Genes in which rare, damaging variants substantially increase risk of developing schizophrenia have now been identified. These findings can influence how we think about mental illness in general as well as yielding specific insights into schizophrenia aetiology. Better understanding of underlying biology might eventually lead to improved treatments.

Type
Editorial
Copyright
Copyright © The Author(s), 2022. Published by Cambridge University Press on behalf of the Royal College of Psychiatrists

Results from a large collaborative study, termed SCHEMA, clearly implicate ten genes in schizophrenia aetiology. For each of these genes, the finding is that rare genetic variants which damage functioning are found more often in people with schizophrenia than in controls. The effect sizes are large, with estimates that for some genes such variants increase risk of developing illness by a factor of ten or more. These findings, considered alongside others emerging from complementary approaches, have important implications for psychiatry.

Key findings of SCHEMA

The SCHEMA (Schizophrenia Exome Sequencing Meta-Analysis) consortium analysed exome sequence data from a total of 24 248 individuals with schizophrenia and 97 322 controls.Reference Singh and Neale1 Attention was focused on extremely rare coding variants which were expected either to cause complete loss of function of a gene or to result in a severely damaged protein product. They found that in ten genes there was an excess of such variants in people with schizophrenia which was statistically significant even after correction for testing thousands of genes. The effect sizes were large, with estimated odds ratios (ORs) ranging from 3 to over 50. These genes included some of obvious biological relevance. Among these are GRIA3, which codes for a subunit of the glutamatergic α-amino-3-hydroxy-5-methyl-4-isoxazolepropionic acid (AMPA) receptor, GRIN2A, which codes for a subunit of the glutamatergic N-methyl-d-aspartate (NMDA) receptor, and SP4, which is necessary for normal expression of a gene coding for a different subunit of the NMDA receptor, GRIN1. Also implicated was SETD1A, which has been reported previously and which consequently has already been the subject of some laboratory investigations. There is evidence that rare damaging variants in other genes can also contribute to risk, with the expectation that some of these will be conclusively implicated as additional samples become available.

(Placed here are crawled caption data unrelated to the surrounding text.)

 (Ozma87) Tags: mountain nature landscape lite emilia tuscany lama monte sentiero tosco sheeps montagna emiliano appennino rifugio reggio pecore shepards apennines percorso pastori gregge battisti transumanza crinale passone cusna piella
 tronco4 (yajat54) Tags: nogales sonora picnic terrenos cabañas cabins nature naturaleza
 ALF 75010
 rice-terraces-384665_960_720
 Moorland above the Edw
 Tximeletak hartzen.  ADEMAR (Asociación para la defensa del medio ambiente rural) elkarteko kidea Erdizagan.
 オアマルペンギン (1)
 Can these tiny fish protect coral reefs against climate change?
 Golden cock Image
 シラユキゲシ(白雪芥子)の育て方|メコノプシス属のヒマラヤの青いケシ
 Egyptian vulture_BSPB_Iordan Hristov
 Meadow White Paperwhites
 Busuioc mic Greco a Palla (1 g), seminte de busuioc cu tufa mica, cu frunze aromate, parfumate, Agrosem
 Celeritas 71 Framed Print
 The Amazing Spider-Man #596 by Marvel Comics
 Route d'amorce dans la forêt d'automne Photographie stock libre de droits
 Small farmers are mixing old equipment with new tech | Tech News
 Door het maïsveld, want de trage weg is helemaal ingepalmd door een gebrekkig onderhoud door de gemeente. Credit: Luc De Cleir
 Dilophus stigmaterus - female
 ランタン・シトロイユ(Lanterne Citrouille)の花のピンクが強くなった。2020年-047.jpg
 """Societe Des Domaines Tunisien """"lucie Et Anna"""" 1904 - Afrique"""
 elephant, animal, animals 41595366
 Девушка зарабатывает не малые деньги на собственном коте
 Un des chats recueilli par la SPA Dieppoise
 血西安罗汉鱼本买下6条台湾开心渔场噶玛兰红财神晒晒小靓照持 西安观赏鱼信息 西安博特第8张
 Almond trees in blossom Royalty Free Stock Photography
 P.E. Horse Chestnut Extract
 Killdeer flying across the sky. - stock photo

Impact on our understanding of the nature of mental illness

These findings allow psychiatrists to state unequivocally that specific genetic variants can cause mental illness in the same way that smoking can cause heart disease. Not everybody who smokes will develop heart disease, not everybody with heart disease is a smoker and even if a smoker develops heart disease we cannot say with certainty that the smoking caused the disease in that individual. Nevertheless, we are still happy with the claim that smoking causes heart disease. Although psychiatrists may already feel comfortable with the notion that at least some mental illnesses may arise from physical processes, this proposition has been by no means universally accepted and is still under challenge from anti-psychiatrists. It is now legitimate to point to the SCHEMA study as an example and say that biological abnormalities, here pathological changes in DNA sequence, can at least sometimes result in a severe illness characterised entirely by abnormalities in mental functioning.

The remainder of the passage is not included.